··· Study text

It was a life so much envied that it spawned a Web site set up by "The Friends of Conrad Black" (www.blackenvy.8m.com), which revelled in the golden couple's exploits. When it went on line, its anonymous authors boasted, mimicing their hero's convoluted prose: "Let us say that we are all inexpressibly proud to be envious of Mr. Black and his lovely wife Barbara Amiel Black. Indeed, who wouldn't be consumed with envy considering their prodigious political potency and polymorphous periphrastic pre-eminence!"
Conrad Black's corporate ascent has been frozen, if not permanently halted, but the Hollinger scandal is just beginning. One of the unresolved mysteries is how Hollinger International could justify paying him and his senior executives through Ravelston US$203 million from 1995 to 2002, a period when Hollinger's newspaper holdings dwindled to only three worthwhile titles. His compensation was more than the total of the CEOs of the New York Times, the Washington Post and the Chicago Tribune.
As well, when Black sold his Canadian papers to CanWest for $3.2 billion, he, Ravelston and three executives received $80 million as part of a non-compete deal. That arrangement prompted outrage from Hollinger International's biggest minority shareholder, New York investment dealer Tweedy Browne Co. LLC, which owns 18 per cent of the company. Hollinger received "no direct benefit" from the non-compete agreements even though the company "was the entity which owned and sold the assets," Tweedy Browne said in a securites filing. The clue to why Black and his associates wanted this money diverted into their own instead of corporate pockets is that such payments were tax exempt. (At some point investigators may also want to examine why Hollinger Inc. issued, without a readily explainable reason, a special cash dividend in 1997 that resulted in Black pocketing $70-million as his share.)
In this anguishing process, Black has had to suffer two ultimate insults: since Hollinger's troubles started and his investors began to suspect he might be forced out, the price of Hollinger International's shares has increased by 30 per cent. At the same time, while he is barely staying afloat, Rupert Murdoch, his chief competitor (and one-time equal) in Britain, reported a corporate earnings increase of 161 per cent in the last quarter.
Every once in a while the gene pools spits out a Conrad Black, and it's a tragedy, for him and for us, that he hasn't lived up to his potential as a model entrepreneur. Instead, Black must live with the verdict also pronounced on Jim Clark, one of Silicon Valley's most aggressive operators. "He has a clarity of vision," said one of Clark's engineers, "prompted by the purest form of greed."

······

● **Exercise brief**
Please transcribe the Conrad Black passage from "As well, when" up to and including "as his share.)". The listing has nothing to do with the Conrad Black passage.

··· Given data

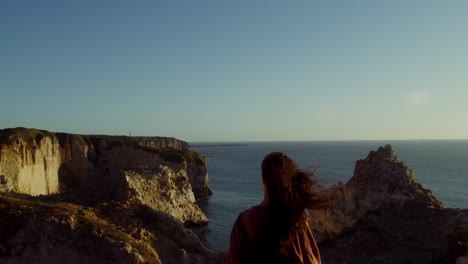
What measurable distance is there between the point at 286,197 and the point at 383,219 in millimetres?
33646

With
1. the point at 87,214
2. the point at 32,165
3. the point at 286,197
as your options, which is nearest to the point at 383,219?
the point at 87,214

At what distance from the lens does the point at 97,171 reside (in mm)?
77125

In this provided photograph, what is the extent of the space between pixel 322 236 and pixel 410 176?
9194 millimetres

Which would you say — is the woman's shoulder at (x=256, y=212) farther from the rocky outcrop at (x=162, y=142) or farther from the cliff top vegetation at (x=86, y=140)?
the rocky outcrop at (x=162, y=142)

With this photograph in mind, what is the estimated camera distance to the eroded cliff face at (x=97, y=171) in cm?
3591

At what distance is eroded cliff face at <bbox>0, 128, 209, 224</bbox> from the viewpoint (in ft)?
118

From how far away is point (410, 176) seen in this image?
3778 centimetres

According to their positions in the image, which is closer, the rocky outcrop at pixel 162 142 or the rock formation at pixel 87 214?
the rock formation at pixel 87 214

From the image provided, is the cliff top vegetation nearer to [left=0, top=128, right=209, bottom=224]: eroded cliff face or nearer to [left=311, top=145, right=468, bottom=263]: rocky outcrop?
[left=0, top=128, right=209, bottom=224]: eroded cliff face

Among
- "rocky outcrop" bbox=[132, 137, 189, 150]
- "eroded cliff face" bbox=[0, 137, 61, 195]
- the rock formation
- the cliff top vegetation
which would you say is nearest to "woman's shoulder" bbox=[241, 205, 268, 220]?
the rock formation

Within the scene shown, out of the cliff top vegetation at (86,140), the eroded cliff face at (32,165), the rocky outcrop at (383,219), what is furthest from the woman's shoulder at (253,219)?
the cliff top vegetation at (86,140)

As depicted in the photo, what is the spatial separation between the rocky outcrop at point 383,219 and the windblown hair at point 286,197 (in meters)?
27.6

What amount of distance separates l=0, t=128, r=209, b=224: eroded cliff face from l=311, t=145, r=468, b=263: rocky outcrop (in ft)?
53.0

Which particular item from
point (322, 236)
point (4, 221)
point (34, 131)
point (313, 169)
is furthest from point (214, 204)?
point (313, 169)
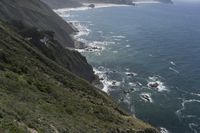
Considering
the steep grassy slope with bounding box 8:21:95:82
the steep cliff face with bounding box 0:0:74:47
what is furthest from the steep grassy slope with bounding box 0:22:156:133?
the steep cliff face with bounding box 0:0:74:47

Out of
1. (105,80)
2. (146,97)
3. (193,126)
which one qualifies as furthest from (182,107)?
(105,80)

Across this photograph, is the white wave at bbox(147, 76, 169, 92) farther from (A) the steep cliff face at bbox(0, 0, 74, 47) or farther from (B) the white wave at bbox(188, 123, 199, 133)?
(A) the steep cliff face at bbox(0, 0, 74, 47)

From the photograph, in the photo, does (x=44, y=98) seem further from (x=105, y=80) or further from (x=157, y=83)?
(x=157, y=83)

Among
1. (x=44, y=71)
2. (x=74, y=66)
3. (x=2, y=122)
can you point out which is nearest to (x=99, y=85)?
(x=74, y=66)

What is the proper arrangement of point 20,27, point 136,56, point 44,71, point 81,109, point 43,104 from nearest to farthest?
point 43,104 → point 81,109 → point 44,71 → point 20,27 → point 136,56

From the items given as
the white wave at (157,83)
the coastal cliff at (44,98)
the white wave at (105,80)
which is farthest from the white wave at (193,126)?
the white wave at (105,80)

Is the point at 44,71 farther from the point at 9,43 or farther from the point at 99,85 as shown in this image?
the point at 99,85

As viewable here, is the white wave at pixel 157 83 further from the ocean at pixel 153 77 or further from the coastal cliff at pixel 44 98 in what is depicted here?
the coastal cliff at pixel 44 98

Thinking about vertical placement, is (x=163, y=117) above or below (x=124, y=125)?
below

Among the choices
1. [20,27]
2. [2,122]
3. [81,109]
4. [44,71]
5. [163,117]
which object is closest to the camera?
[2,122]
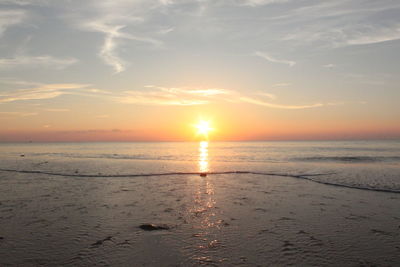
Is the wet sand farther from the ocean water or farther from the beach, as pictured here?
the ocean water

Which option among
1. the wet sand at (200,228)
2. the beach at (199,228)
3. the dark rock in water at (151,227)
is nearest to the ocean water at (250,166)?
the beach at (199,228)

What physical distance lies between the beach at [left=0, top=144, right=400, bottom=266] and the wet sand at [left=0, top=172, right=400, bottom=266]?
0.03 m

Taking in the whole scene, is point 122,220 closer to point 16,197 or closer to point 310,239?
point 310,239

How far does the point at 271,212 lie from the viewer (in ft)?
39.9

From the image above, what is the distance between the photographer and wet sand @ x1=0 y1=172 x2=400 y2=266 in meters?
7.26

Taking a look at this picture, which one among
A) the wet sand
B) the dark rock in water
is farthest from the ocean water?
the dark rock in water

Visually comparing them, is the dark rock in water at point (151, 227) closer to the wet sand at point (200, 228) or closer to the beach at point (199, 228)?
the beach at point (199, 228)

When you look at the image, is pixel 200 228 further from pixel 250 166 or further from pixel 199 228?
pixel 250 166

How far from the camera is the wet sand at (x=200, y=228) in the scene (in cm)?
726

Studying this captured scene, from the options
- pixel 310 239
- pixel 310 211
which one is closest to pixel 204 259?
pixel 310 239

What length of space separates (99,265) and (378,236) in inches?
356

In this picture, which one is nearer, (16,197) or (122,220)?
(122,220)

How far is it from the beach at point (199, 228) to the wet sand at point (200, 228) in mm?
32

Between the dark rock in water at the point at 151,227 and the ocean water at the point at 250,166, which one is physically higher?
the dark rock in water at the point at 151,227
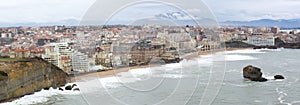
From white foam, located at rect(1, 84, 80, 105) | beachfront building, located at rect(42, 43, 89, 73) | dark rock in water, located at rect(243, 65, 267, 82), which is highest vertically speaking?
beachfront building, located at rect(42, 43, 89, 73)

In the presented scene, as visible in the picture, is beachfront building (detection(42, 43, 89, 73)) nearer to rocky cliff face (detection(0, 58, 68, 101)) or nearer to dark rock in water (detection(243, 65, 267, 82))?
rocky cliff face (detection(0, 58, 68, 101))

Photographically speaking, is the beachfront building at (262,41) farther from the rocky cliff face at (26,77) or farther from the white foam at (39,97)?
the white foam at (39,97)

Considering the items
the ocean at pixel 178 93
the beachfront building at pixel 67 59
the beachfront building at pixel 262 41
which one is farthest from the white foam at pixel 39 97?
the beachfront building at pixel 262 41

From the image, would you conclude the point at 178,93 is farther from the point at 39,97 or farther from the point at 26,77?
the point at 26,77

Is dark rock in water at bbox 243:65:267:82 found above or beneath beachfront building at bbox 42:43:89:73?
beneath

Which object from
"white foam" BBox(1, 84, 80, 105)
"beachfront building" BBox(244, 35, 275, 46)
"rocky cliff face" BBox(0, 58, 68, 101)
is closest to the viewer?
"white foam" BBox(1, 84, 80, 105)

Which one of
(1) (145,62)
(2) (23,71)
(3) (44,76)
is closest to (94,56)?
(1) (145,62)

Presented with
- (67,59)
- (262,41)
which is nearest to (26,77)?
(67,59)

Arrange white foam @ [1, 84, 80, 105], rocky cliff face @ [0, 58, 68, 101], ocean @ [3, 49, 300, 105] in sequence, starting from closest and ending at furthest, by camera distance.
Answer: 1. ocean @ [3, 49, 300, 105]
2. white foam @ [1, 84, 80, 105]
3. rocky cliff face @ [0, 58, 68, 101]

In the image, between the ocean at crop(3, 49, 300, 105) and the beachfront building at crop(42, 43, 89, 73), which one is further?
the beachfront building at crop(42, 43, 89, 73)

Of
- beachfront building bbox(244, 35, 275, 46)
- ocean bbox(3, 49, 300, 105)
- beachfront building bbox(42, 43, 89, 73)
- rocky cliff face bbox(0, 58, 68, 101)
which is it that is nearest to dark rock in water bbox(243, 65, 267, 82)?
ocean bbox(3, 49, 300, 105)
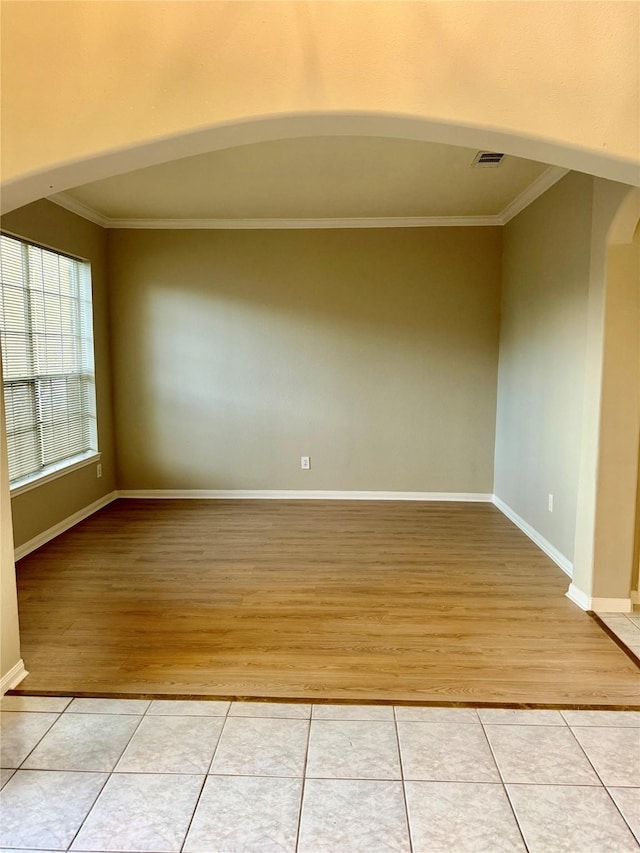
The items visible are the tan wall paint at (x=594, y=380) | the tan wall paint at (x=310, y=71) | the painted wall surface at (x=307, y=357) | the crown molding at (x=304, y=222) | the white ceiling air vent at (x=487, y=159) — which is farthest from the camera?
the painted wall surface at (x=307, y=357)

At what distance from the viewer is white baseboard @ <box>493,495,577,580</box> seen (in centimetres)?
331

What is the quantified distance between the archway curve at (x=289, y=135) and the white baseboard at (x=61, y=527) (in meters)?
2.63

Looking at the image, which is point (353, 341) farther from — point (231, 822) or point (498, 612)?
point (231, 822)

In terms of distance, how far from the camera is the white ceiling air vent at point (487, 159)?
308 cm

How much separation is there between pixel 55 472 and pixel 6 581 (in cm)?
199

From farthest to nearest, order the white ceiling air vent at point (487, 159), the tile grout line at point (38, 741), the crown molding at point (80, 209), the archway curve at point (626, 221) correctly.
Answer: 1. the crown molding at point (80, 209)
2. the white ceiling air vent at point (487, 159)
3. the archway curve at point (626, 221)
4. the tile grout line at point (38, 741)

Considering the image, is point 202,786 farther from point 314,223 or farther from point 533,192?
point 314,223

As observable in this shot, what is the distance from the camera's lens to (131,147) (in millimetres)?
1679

······

● **Final answer**
As well, when Black sold his Canadian papers to CanWest for $3.2 billion, he, Ravelston and three executives received $80 million as part of a non-compete deal. That arrangement prompted outrage from Hollinger International's biggest minority shareholder, New York investment dealer Tweedy Browne Co. LLC, which owns 18 per cent of the company. Hollinger received "no direct benefit" from the non-compete agreements even though the company "was the entity which owned and sold the assets," Tweedy Browne said in a securites filing. The clue to why Black and his associates wanted this money diverted into their own instead of corporate pockets is that such payments were tax exempt. (At some point investigators may also want to examine why Hollinger Inc. issued, without a readily explainable reason, a special cash dividend in 1997 that resulted in Black pocketing $70-million as his share.)